Tout le monde a connu dans sa vie une « histoire », plus ou moins longue, joyeuse ou atroce, qui commence mal et finit bien ou commence bien mais finit tristement, tout le monde a vécu à un moment de sa vie une des ces histoires dont on pourrait dire qu'elle pourrait faire l'objet d'un roman, ou au moins d'une nouvelle. Si si, je vous assure. D'ailleurs, je crois que si à 50 ans, on n'a pas vécu ce type d'histoire, on a un peu râté sa vie (tiens, ça me rappelle quelque chose, ça, non?). Je le sais car je les lis, ici ou là. Je le sais parce que parfois, on me les raconte. Je le sais, car quelque fois, je me fais cette réflexion-là, que la personne qui la vit pourrait la raconter par écrit, même s'il ne s'agit que d'une anecdote anodine pour d'autres. J'en suis sûre, cherchez bien, et parfois il n'est pas besoin de chercher bien loin. J'aime les histoires des uns, j'aime qu'on me les raconte, même si elles sont aussi souvent plutôt tristes, en particulier quand elle n'a pas encore trouvé d'aboutissement, et qu'on ne sait pas quoi faire pour aider, soutenir. On voudrait pouvoir les raconter à son tour, mais on ne peut pas, elles ne nous appartiennent pas, on aurait l'impression de commettre pire qu'un vol. J'aime qu'au détour d'une lettre, qui a certes perdu son support, mais pas vraiment son essence, faîte tour à tour de superficialité et de profondeur, on me dévoile une partie de son histoire, de son vécut, découvrir au fil des mots quelqu'un qui ne prend forme qu'à travers ces évènements.
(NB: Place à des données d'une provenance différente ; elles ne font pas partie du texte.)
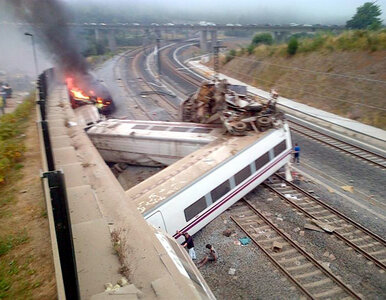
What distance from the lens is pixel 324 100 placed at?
30594 millimetres

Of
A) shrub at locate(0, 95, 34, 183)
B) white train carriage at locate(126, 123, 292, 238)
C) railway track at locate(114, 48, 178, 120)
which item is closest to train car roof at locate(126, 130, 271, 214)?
white train carriage at locate(126, 123, 292, 238)

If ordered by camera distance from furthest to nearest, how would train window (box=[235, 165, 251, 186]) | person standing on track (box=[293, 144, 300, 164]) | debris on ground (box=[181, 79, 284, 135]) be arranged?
person standing on track (box=[293, 144, 300, 164]), debris on ground (box=[181, 79, 284, 135]), train window (box=[235, 165, 251, 186])

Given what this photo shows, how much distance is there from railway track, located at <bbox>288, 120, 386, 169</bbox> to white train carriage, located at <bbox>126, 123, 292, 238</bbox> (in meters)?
5.79

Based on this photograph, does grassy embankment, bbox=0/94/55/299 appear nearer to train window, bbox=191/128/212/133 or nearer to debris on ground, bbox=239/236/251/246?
debris on ground, bbox=239/236/251/246

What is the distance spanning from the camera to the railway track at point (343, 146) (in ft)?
62.3

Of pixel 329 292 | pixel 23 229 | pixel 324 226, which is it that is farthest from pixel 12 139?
pixel 329 292

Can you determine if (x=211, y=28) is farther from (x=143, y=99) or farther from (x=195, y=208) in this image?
(x=195, y=208)

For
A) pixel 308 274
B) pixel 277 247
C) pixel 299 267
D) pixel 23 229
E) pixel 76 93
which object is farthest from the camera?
pixel 76 93

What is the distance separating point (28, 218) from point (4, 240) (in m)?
1.08

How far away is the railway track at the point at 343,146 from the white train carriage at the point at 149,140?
27.8 ft

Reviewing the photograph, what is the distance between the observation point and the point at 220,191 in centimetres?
1341

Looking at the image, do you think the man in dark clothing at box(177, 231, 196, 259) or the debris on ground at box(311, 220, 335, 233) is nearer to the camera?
the man in dark clothing at box(177, 231, 196, 259)

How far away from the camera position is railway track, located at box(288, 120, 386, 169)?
62.3 feet

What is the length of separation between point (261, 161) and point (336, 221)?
13.0 feet
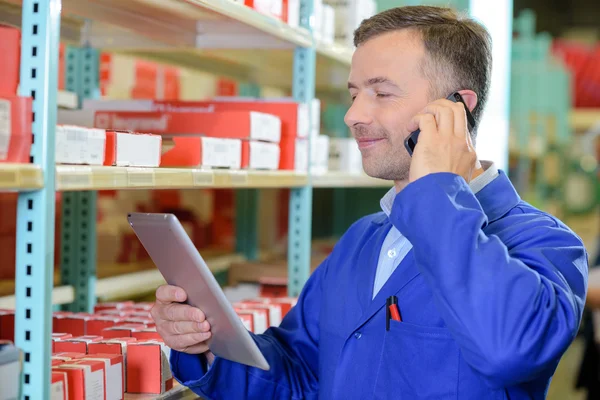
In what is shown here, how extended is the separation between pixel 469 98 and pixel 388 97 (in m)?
0.20

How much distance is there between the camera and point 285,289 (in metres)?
3.01

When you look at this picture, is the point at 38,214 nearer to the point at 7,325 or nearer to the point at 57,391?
the point at 57,391

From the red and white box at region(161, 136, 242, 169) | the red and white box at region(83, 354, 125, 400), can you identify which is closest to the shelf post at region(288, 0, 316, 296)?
the red and white box at region(161, 136, 242, 169)

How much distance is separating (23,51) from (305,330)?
1008 millimetres

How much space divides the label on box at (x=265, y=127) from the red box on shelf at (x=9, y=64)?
0.89 metres

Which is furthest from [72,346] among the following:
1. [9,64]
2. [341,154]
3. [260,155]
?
[341,154]

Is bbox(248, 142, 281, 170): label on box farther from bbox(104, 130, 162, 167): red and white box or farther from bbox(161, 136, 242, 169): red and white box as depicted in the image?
bbox(104, 130, 162, 167): red and white box

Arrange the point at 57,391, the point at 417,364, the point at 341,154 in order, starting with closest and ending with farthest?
the point at 57,391 < the point at 417,364 < the point at 341,154

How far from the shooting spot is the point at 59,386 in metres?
1.54

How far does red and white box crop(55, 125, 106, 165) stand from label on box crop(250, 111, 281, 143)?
69 centimetres

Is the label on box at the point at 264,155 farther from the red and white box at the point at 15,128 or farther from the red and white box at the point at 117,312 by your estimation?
the red and white box at the point at 15,128

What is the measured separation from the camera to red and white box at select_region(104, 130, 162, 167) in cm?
170

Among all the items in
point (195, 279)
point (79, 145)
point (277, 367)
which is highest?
point (79, 145)

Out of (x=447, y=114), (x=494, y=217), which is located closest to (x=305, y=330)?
(x=494, y=217)
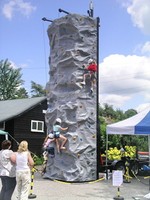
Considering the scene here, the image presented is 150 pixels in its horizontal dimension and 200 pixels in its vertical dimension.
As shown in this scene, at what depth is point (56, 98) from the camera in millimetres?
15203

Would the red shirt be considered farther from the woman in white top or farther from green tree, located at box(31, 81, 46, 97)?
green tree, located at box(31, 81, 46, 97)

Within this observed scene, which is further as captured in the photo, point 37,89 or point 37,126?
point 37,89

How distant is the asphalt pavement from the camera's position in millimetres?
10422

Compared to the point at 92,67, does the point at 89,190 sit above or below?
below

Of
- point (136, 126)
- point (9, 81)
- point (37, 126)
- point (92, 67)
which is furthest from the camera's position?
point (9, 81)

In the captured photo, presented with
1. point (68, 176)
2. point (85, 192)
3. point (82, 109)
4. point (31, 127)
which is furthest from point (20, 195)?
point (31, 127)

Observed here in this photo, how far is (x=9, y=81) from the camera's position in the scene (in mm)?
60844

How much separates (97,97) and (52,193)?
5426 millimetres

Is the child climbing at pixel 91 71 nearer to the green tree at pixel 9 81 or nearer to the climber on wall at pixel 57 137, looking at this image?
the climber on wall at pixel 57 137

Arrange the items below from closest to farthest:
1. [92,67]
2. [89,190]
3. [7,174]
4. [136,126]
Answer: [7,174] → [89,190] → [136,126] → [92,67]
Il faut du temps pour cela, beaucoup de temps. Et puis bien entendu une réciprocité. Il paraît qu'on appelle ça un échange...
Je regarde donc toujours avec une certaine attente le contenu de ma boite à courriel, comme on attendait autrefois le passage du facteur, aussi triste de constater qu'elle reste vide que lorsque le préposé aux Postes ne s'arrêtait même pas devant sa maison, aussi déçue quand les courriers ne sont que des spams ou publicités sans intérêt, que lorsqu'il n'amenait que des factures, sans autres écritures sur une enveloppe susceptibles de donner le sourire et l'envie de la déchirer pour en découvrir le contenu. Mais aujourd'hui, on n'attend plus grand chose de son facteur, on en espère plus grand chose de ce type. Encore un métier sinistré.
Bref, si de grandes correspondances sont aujourd'hui très connues et font l'objet de livres qui les retranscrivent, si on connait aujourd'hui la correspondance qu'entretenaient de grands personnages qui ont laissé leur nom dans l'Histoire pour d'autres raisons aussi, peut-être dans quelques années, pourra-t'on retrouver ce genre d'ouvrage au sujet de longs échanges de mails, de courriels si vous préférez. Il n'y a aucune raison qu'il en soit autrement. J'attends de voir cela avec une certaine impatience...
Si j'aime recevoir ces cadeaux épistolaires (prendre du temps pour poser des mots sur son clavier, et parler de soi, prendre aussi des nouvelles, s'inquiéter, c'est un cadeau parfois, souvent même, beaucoup plus précieux que bien des présents), j'aime aussi énormément y répondre. Parfois même, je me retiens de le faire dès la lecture finie, de peur de laisser penser à un certain empressement de ma part. Si empressement il y a, c'est seulement en raison des immédiates questions qu'aurait pu susciter la lettre, et les réponses qui se présentent immédiatement à celles éventuellement posées.
Tiens, et si on essayait, nous aussi, pour voir, ici même?
« Salut lecteur!
Comment vas-tu? J'ai l'impression de te parler beaucoup de moi, de m'étendre sur ma vie et sur mes petits tracas pas vraiment graves, mais au fond de ne pas savoir grand chose de toi. Tu as la forme j'espère? Et puis ce soleil, le printemps qui arrive, ce ne peut que être bénéfique sur ton état d'esprit! Je sais, en ce moment, ce n'est pas la joie, la crise, les manifs, les grèves, etc... D'ailleurs, tu as fait grève, toi, jeudi? Tu as manifesté? Moi, tu me connais, que de la gueule, je suis restée sagement chez moi. Et puis, tu sais, la foule, ce n'est pas trop mon truc... Bref, je suis lâche, rien qu'une dégonflée! Oui, je sais, je t'entends d'ici me dire que j'exagère, encore! Donc j'espère que tu me conteras ta journée.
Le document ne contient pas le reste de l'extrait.